The REMSS Rec Leadership class had the exciting opportunity to buddy-up with and mentor students from Ms. Gaudreault’s grade 2 class from Richard Bulpitt Elementary on February 14.
The first activity had the REMSS students acting as big buddies for a sewing project where the students created their own Tic Tac Toe game. Next, the buddy groups decorated Valentines Day cookies together. Overall, it was a great experience for both classes. Rec. Leaders show evidence of self direction and authenticity as they generate their own activities to use while mentoring these kids. They further exemplify these attributes as they host events like the B.C. Basketball and Volleyball Championships, running the score tables for each of the events and developing the Halloween Spooktacular, an opportunity for children around the neighbourhood to trick or treat through the school and take part in other spooky events. Money raised goes to local charity too.
This year we wove a blanket as a school-side project. Through woven squares, students and staff were invited to engage with the First Peoples Principles of Learning with hands on participation. The activity provided role modelling on how to engaged in the practice of valuing Indigenous knowledge without appropriating cultural activities. The mural design elevated the ideas and perspective of several grade 12 Aboriginal students
- Learning recognizes the role of indigenous knowledge
- Learning involves patience and time
- Learning is experiential and relational (focus on connectedness)
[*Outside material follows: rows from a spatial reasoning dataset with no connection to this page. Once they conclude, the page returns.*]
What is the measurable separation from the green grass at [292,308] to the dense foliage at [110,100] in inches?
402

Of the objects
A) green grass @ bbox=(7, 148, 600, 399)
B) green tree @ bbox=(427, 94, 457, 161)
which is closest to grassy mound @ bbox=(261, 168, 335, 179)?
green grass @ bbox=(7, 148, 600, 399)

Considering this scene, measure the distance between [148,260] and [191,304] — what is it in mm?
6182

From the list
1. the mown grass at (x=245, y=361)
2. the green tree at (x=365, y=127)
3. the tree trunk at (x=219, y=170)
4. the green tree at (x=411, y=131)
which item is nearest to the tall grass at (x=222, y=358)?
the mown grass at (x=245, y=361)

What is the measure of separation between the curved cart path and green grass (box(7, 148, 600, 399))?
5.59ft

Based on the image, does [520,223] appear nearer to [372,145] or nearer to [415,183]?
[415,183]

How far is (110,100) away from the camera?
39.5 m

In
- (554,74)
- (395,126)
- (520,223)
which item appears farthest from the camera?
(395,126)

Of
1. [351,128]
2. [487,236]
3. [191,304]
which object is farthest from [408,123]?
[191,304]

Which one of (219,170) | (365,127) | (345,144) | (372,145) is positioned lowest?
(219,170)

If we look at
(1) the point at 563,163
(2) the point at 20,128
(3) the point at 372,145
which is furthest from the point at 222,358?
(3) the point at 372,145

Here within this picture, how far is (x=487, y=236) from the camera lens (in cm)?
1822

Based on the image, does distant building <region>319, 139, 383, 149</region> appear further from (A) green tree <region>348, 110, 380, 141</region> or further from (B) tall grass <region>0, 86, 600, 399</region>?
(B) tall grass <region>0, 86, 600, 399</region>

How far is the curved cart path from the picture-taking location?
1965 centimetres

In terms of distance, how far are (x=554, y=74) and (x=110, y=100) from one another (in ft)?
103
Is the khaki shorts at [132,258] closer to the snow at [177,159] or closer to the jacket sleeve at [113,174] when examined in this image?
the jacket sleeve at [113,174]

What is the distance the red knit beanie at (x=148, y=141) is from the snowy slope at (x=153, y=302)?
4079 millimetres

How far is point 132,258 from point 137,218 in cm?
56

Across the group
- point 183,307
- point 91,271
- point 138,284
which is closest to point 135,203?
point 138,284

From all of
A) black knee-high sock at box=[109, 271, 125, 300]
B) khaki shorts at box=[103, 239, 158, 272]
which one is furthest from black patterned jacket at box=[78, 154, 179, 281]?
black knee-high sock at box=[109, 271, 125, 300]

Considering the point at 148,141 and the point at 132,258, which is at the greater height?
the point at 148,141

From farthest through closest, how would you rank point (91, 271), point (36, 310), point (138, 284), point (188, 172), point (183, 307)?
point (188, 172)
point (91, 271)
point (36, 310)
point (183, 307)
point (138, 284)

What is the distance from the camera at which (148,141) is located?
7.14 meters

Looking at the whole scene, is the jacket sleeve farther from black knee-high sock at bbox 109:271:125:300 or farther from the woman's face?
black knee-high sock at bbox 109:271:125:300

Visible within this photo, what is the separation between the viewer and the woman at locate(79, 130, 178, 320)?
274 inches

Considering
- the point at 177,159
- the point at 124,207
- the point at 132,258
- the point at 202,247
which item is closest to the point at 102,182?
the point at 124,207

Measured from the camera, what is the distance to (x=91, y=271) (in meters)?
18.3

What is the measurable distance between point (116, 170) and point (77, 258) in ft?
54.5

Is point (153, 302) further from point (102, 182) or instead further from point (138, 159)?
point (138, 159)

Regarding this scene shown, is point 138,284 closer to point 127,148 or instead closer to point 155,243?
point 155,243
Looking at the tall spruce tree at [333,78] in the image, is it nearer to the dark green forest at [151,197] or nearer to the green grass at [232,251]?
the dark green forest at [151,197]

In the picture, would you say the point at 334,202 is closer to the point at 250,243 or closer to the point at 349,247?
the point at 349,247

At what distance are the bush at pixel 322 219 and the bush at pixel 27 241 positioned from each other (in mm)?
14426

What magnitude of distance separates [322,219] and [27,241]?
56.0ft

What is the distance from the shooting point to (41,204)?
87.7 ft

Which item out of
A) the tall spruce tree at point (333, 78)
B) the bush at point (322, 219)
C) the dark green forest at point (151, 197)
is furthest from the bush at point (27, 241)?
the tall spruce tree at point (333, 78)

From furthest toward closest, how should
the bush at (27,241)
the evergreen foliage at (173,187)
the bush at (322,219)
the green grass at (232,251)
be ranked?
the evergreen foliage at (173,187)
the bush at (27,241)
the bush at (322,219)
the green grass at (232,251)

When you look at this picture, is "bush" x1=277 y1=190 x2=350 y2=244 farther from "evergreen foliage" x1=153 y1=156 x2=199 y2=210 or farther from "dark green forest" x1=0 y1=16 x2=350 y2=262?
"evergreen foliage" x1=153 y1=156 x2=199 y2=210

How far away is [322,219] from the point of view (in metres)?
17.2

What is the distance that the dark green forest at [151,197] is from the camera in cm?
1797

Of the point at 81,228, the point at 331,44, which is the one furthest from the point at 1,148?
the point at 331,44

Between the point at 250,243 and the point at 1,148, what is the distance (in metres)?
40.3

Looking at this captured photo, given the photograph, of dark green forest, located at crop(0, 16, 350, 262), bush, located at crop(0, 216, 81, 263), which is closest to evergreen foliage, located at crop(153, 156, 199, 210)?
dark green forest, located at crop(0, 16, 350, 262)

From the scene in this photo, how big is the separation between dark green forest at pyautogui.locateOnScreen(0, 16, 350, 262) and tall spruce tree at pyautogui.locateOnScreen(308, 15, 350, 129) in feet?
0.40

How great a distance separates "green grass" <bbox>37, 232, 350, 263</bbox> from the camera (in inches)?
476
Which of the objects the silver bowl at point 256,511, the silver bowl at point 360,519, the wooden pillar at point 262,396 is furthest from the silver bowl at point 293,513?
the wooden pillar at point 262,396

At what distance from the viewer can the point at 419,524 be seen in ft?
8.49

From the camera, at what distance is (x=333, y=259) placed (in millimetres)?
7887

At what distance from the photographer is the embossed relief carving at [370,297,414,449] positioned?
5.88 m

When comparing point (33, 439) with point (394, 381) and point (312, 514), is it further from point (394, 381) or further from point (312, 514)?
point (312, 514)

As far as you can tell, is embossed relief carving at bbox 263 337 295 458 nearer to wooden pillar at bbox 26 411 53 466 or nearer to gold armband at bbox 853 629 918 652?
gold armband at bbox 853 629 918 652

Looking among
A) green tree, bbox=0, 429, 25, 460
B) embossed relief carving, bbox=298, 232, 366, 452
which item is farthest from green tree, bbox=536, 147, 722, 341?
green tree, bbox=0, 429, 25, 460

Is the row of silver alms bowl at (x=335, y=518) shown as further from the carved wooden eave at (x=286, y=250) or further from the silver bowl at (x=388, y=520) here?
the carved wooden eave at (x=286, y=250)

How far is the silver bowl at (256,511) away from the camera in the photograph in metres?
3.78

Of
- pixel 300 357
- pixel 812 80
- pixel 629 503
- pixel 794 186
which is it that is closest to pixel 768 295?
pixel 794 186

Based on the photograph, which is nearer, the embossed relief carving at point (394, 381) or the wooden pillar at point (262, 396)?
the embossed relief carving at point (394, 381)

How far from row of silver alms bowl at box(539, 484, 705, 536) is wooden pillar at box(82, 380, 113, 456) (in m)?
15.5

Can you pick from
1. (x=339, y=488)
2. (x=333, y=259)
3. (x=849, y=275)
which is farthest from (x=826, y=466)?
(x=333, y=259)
In Electronics and Robotics students were given the challenge of designing a robot that acted as a sumo wrestler to push an opponent out of a circular competition arena. All students were given the same twin electric motor and Tamiya gear box around which to design their robot. Students were also given 40cm x 40cm of 18 gauge sheet steel to fabricate the body of the robot. They designed their own H-bridge pattern manual controller to control the flow of electricity to their robot.
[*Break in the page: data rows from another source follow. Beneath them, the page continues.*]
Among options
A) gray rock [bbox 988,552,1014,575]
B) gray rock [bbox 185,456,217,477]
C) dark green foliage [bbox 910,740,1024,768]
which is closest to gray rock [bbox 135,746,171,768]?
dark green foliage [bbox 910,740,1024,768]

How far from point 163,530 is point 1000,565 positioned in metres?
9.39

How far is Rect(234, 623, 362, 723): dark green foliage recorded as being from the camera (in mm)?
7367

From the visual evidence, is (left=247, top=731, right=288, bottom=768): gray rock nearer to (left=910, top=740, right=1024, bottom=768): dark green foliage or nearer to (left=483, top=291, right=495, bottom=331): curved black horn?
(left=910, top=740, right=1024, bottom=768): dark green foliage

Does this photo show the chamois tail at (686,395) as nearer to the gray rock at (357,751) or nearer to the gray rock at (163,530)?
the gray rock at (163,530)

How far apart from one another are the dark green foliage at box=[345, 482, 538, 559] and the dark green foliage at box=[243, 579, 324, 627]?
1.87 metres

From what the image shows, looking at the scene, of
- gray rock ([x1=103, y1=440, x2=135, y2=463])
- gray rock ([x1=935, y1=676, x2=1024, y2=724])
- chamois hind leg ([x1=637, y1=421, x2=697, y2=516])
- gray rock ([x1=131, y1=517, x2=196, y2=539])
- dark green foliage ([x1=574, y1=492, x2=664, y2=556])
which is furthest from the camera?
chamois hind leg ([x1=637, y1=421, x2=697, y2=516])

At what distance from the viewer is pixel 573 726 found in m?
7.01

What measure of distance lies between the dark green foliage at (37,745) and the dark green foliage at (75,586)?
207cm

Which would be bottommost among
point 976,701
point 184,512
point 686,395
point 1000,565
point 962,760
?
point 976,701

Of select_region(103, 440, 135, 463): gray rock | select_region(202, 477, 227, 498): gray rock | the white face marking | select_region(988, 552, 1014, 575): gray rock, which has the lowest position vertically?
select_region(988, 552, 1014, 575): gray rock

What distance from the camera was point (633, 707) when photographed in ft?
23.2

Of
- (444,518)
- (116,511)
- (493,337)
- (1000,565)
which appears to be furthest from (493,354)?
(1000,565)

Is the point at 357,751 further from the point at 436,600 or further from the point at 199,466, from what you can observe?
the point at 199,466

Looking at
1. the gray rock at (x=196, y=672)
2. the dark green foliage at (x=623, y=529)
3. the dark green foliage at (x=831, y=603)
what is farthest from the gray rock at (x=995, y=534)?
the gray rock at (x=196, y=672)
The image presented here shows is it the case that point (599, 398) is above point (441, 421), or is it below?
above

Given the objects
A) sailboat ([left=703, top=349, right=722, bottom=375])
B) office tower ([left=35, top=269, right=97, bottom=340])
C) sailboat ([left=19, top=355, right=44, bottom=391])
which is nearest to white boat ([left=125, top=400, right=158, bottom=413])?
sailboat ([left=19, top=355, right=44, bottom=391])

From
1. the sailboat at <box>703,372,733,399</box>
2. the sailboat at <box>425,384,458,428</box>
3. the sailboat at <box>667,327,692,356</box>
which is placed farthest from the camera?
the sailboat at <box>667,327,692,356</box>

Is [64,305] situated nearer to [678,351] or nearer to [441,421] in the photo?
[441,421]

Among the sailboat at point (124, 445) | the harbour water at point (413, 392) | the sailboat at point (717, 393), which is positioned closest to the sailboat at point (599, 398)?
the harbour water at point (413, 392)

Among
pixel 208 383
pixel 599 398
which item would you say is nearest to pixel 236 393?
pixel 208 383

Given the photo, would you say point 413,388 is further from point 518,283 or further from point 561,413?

Variables included: Sheet metal body design, Placement of twin motor gearbox, Diameter of wheels, Controller design and button placement, Battery location, Paint scheme and Tire compound
The project began with a completely disassembled gear box and a flat sheet of metal.
Students began by designing a model of their robot on paper so that they could test and modify several body designs to stream line the process when they transferred their design to sheet metal. Once the design and process had been finalized the paper template was transferred to the sheet metal and cut out on the Beverly shear.
Once students had refined their robot design, they began wiring the controller and connection to the robot. Students wired a basic H-bridge controller for two separate motors so that they could change the direction of current flow through the motor to move their robot forwards and backwards.
Once the robot body and motor combo were connected to a functioning controller students designed a color scheme for their robot to proudly display in the competition ring. Practicing controlling the robot was the last step with fine tuning to the weight distribution so that the robot has optimal traction on the rear wheels yet enough weight on the front plow to dig under their opponent.